The World Bank published a new Business Ready report. According to the report 2024—Economies do better at enacting regulations to improve the national business climate than they do in providing the public services needed to secure actual progress.
The documnet reads that Rwanda, Georgia, Colombia are the countries that do well in various areas such as the quality of regulations, strength of public services, and overall efficiency of the system.
The inaugural 2024 report, which assesses the business climate in 50 economies, provides an extensive dataset – 1200 indicators per economy – to identify specific areas where there is room for improvement and motivate reforms. Coverage will increase over the next three years to reach about 180 economies in 2026, providing a full global benchmark.
Nearly all 50 economies assessed this year perform better on their regulatory framework than they do on the public services they provide to ease compliance by businesses. Such implementation gaps keep businesses, workers, and society as a whole from reaping the full benefits of a healthy business climate.
On a scale of 0 to 100, economies score an average of 65.5 for the quality of their regulatory framework—meaning, on average, economies are nearly two-thirds of the way to being business-ready in this category. But they score just 49.7 for their public services, indicating they are only half as ready as they ought to be. This gap exists across all income levels and all regions, although it’s smallest in high- income economies and greatest in Sub-Saharan Africa and the Middle East and Northern Africa.
“With economic growth being slowed by demography, debt, and discord, progress will come only through the ingenuity of private enterprise,” said Indermit Gill, the World Bank Group’s Chief Economist and Senior Vice President for Development Economics. “That depends on conducive conditions—an investment climate that facilitates the economic miracles that entrepreneurs make when they are given half a chance, miracles that are badly needed today. Business Ready gives governments the intelligence they need to create conditions that allow businesses to build prosperity for their shareholders, consumers and workers while treading lightly on the planet.”
Business Ready, the successor of the Doing Business project, reflects a more balanced and transparent approach toward evaluating a country’s business and investment climate. This approach has been shaped by recommendations from experts from within and outside the World Bank Group, including governments, the private sector, civil-society organizations, and academic researchers.
Across the world, the private sector is a powerful force for economic growth—but it needs the right environment to thrive. Business Ready assesses not only the regulatory burden that firms face in the course of entering the market, innovating, and expanding their operations—how long it takes to start a business, for example—but also the quality of regulations. Do labor regulations, for example, include requirements for workplace safety? Do start-up regulations require that the identity of entrepreneurs be verified? Beyond accounting for business regulations, Business Ready evaluates the public services needed to implement them. Do governments make it easy for businesses to pay taxes by setting up online and interconnected facilities? Do they provide public databases that support transparency and make it easy for good businesses to obtain credit?

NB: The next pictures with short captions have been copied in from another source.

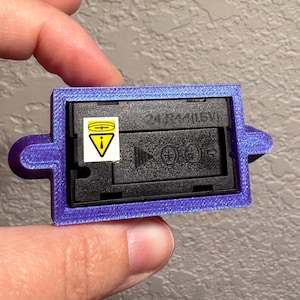May include: A purple rectangular battery holder with a black interior. The holder has a label with a warning symbol and the text "2LR44/1.5V". The holder is being held by a person.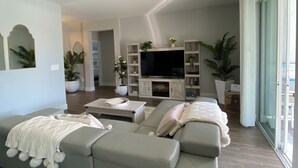A modern living room with a grey sofa, a flat-screen TV, and a large window.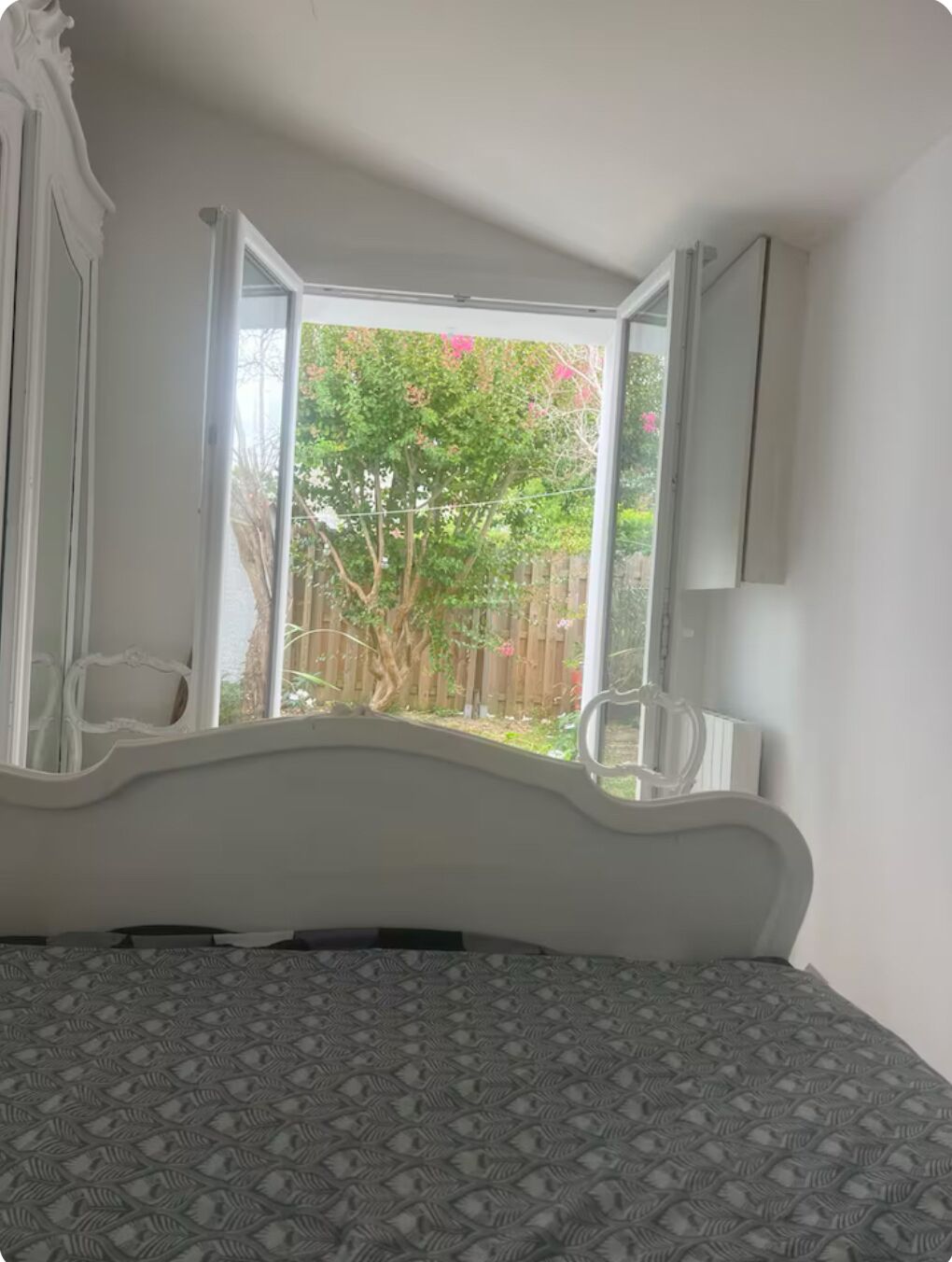 A bedroom with a bed, a window, and a view of a garden.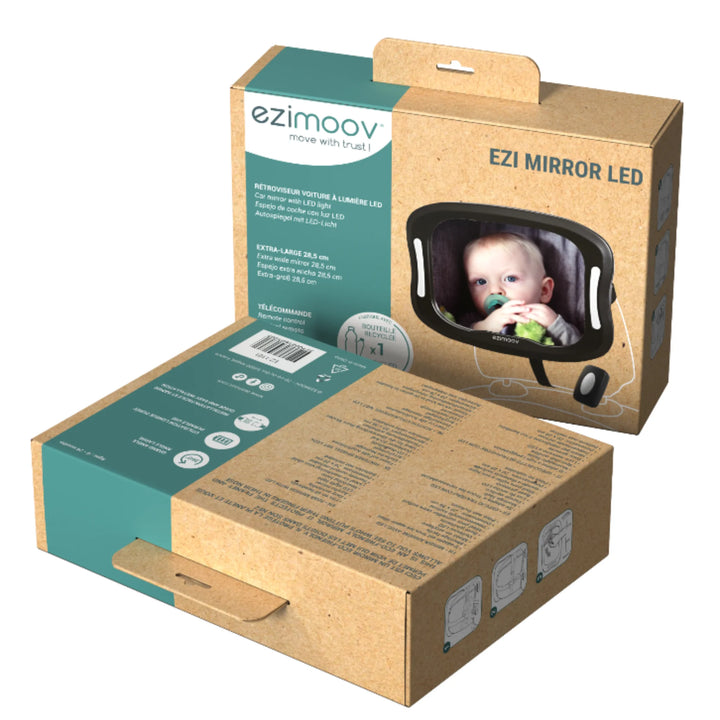 EziMoov EZI Mirror LED baby car seat mirror packaging, showing eco-friendly box design with product features, wide-angle LED-illuminated safety mirror, and image of a rear-facing baby reflected in the mirror.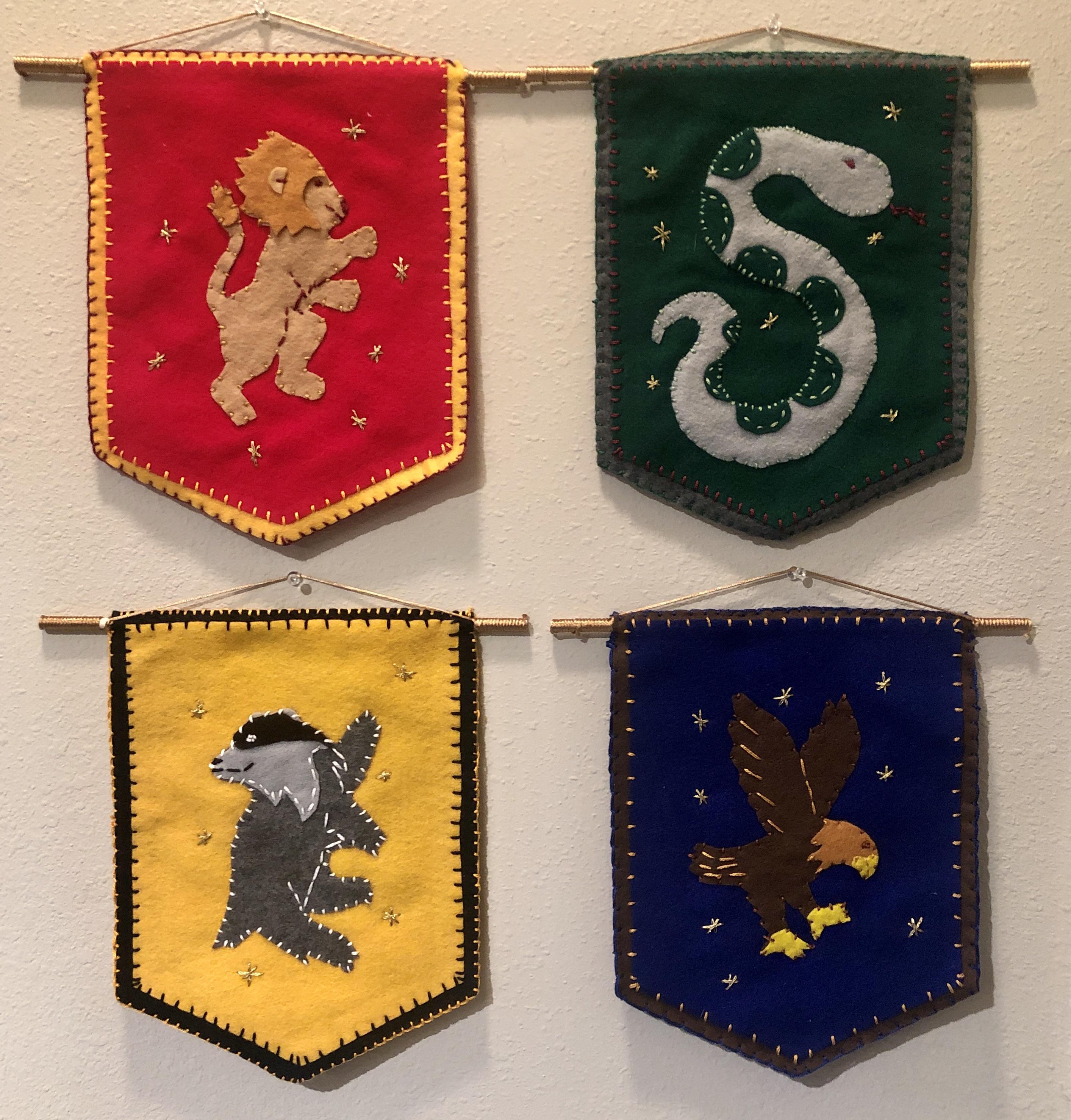I made some Hogwarts house banners for my best friends baby shower gift ...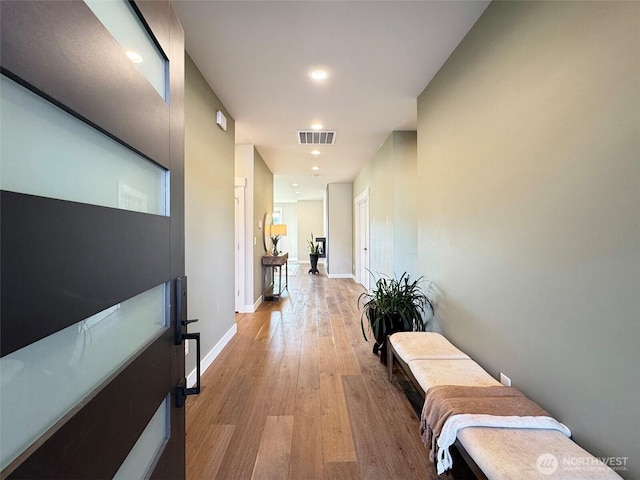 hallway featuring light hardwood / wood-style flooring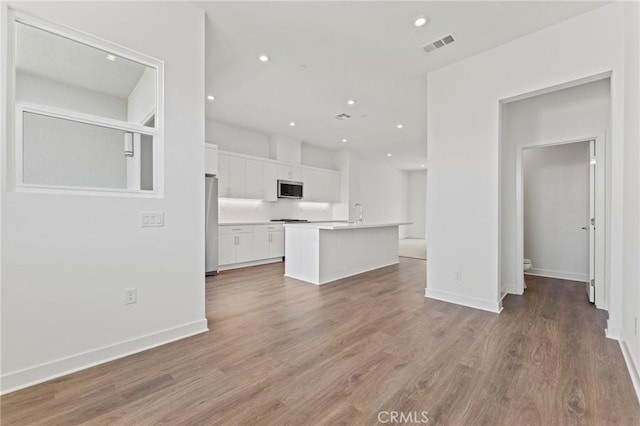 kitchen featuring hardwood / wood-style floors, white cabinets, stainless steel appliances, and a kitchen island with sink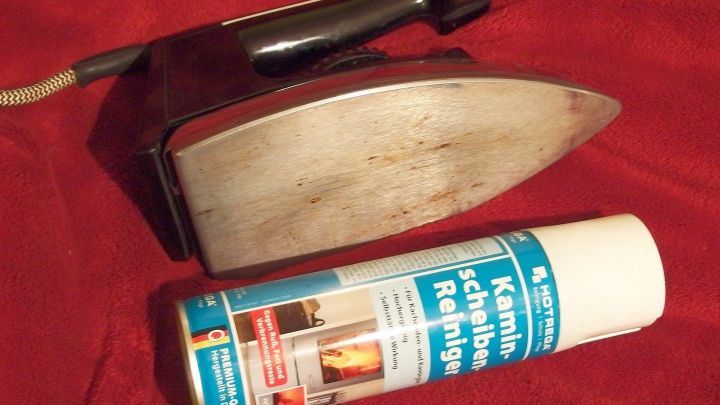 Ein B&uuml;geleisen liegt neben einer Spraydose f&uuml;r Kamin- und Ofenreiniger auf einem roten Untergrund.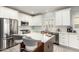 Spacious kitchen with stainless steel appliances, quartz countertops, and white cabinetry at 5113 W Molly Ln, Phoenix, AZ 85083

Business Ready also measures the actual conditions that businesses face in practice. These conditions vary greatly among the 50 economies assessed this year. It takes anywhere from three days to 80 days for a domestic firm to be registered—and up to 106 days for a foreign firm. Firms face an average of four electrical outages per month, although the number can be as high as 22. On average, it takes slightly more than two years for a business dispute to be resolved in court, although the duration can be as long as 5 years or as little as 105 days.
Comparable data of this breadth and quality allows businesses to make key decisions on how and where to operate. It enables governments to better calibrate the exact policy settings needed for the type of private sector development that enables businesses, workers, and society to thrive.
“Richer economies do tend to be more business-ready, but economies need not be rich to have a good business environment,” said Norman Loayza, Director of the World Bank’s Indicators Group, which leads the Business Ready project. “Our analysis finds that low- and middle-income economies can also achieve a strong business-enabling climate. Rwanda, Georgia, Colombia, Viet Nam, and Nepal, for example, do well in various areas such as the quality of regulations, strength of public services, and overall efficiency of the system.”